Experimental Investigation on Fracturing Behaviors after Liquid Nitrogen Pre-Injection in High-Temperature Sandstone

Abstract

The fracturing process of sandstone is inherently complex due to its loose internal structure and deformation adaptability. Liquid nitrogen pre-injection has emerged as a promising approach to damage reservoir rocks, effectively reducing fracture pressure and establishing intricate fracture networks, thus offering a potential solution for reservoir reconstruction. To unravel the fundamental mechanisms governing sandstone fracturing behaviors following liquid nitrogen pre-injection, sandstone fracturing experiments were conducted under varying durations of liquid nitrogen injection, rock temperature, and in-situ stress conditions. The experiments showcased the evolution of injection pressure and fracture characteristics under different testing conditions, complemented by electron microscope analysis to elucidate the factors driving the complex fracture characteristics of sandstone. The findings revealed a significant decrease in fracture pressure after liquid nitrogen pre-injection, accompanied by a notable increase in the complexity of the fracture network and the roughness of the fracture surface. Moreover, prolonging the duration of liquid nitrogen injection and elevating reservoir temperature further contributed to reducing fracture pressure, consequently enhancing fracture complexity and surface roughness.
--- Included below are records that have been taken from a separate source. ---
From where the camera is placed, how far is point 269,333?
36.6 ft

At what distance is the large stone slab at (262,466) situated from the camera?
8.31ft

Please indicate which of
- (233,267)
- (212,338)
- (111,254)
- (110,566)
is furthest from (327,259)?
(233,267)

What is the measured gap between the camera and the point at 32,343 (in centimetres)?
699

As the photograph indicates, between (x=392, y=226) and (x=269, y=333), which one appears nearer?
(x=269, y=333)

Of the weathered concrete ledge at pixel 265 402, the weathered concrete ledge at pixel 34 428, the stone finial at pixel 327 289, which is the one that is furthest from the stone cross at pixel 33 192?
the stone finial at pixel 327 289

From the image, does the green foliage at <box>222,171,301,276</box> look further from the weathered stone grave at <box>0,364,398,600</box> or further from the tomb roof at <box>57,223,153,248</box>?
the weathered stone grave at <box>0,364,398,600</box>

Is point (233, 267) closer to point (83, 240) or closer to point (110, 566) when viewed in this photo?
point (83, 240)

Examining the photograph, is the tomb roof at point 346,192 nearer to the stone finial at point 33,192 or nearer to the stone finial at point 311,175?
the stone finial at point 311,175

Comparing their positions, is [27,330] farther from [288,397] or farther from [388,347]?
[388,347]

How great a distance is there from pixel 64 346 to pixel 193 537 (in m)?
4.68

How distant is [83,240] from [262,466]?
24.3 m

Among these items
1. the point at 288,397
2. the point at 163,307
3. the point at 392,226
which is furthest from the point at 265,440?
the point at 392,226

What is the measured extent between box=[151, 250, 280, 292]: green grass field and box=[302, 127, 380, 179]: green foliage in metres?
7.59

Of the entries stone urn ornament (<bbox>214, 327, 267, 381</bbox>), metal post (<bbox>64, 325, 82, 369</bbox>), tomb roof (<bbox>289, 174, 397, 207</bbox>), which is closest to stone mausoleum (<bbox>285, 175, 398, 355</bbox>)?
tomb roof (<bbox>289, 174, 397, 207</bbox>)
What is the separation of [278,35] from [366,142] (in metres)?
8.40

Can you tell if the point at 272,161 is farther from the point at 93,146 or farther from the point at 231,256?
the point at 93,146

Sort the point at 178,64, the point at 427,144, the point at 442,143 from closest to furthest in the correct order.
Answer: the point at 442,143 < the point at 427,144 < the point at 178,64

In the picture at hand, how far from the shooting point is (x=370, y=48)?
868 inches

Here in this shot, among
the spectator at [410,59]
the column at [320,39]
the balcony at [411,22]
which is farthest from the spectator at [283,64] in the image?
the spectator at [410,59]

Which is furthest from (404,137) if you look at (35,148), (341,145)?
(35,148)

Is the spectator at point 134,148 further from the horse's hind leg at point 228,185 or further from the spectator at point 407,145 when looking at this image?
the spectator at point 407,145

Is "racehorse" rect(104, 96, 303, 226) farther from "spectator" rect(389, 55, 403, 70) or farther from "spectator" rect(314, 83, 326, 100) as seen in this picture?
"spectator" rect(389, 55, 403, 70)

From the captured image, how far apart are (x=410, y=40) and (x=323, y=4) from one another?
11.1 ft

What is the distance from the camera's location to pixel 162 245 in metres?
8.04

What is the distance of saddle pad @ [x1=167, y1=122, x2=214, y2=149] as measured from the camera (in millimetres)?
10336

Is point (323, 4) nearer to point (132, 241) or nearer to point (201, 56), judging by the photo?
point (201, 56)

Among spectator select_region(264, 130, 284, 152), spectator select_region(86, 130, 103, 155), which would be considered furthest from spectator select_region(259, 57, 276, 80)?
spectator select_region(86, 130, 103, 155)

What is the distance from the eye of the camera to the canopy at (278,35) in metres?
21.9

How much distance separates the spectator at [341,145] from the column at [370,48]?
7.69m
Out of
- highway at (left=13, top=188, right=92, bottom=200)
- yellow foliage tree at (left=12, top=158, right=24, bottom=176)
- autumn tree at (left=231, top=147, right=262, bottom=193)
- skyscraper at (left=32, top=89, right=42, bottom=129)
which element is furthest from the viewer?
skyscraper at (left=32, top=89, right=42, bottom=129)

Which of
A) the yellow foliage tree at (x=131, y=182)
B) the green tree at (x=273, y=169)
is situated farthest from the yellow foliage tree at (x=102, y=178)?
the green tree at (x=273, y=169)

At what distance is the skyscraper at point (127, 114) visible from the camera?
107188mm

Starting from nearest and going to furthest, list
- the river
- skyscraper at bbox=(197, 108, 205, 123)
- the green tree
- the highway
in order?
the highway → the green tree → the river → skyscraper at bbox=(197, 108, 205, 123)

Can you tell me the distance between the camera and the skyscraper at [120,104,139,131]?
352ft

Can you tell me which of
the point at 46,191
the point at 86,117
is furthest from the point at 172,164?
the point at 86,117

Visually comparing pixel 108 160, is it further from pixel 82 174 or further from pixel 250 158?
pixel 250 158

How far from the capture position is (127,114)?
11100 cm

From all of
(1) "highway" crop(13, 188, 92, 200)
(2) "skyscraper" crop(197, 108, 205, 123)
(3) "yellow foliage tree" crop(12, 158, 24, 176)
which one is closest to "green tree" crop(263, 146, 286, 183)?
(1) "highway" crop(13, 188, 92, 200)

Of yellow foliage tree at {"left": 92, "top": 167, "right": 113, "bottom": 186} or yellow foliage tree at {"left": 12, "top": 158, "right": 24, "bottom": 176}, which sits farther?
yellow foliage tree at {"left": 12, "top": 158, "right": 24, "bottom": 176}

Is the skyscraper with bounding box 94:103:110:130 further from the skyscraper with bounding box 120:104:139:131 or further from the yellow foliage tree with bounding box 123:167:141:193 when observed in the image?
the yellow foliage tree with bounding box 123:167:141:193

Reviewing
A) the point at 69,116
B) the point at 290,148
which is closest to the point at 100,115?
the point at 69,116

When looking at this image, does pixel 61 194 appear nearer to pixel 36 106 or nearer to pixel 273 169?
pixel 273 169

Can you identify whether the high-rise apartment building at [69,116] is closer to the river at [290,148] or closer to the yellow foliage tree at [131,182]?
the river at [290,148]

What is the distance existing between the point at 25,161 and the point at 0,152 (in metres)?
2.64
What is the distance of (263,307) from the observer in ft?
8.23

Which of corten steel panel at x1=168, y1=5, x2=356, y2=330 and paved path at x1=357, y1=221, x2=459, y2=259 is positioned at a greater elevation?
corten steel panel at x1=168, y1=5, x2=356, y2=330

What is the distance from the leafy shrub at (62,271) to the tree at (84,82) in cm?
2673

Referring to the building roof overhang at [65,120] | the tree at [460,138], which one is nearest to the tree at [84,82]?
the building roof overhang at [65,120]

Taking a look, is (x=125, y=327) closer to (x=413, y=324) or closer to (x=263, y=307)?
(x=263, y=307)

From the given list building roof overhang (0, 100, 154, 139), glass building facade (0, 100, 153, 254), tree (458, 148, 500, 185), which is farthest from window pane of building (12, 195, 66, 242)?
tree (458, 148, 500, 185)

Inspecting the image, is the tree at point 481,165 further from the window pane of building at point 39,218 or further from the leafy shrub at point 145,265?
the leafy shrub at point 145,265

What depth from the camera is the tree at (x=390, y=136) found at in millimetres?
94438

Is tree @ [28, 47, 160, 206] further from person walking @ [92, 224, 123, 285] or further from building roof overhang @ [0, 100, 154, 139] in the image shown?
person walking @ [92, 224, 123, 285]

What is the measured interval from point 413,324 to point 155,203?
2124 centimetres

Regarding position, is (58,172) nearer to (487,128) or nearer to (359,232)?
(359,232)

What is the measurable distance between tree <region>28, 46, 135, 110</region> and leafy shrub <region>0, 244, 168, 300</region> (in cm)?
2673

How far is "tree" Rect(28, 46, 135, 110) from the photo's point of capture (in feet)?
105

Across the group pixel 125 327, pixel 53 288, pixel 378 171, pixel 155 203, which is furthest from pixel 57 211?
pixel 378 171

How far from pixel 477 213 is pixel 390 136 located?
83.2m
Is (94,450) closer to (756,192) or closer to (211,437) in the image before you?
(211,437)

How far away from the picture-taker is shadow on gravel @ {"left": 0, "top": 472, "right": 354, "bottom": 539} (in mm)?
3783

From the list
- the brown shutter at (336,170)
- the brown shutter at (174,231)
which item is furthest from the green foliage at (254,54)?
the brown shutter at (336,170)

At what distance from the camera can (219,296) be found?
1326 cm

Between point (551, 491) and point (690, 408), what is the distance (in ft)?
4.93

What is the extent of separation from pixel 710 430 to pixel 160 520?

Conversely, the application of confining pressure amplified fracture pressure while intensifying the degree of fracturing. Notably, the investigation highlighted the increased presence of microcracks in sandstone resulting from liquid nitrogen pre-injection, facilitating fluid diffusion during fracturing and yielding lower fracture pressures, thereby enhancing the effectiveness of sandstone reservoir reformation. The research results can provide theoretical guidance for geothermal reservoir reconstruction.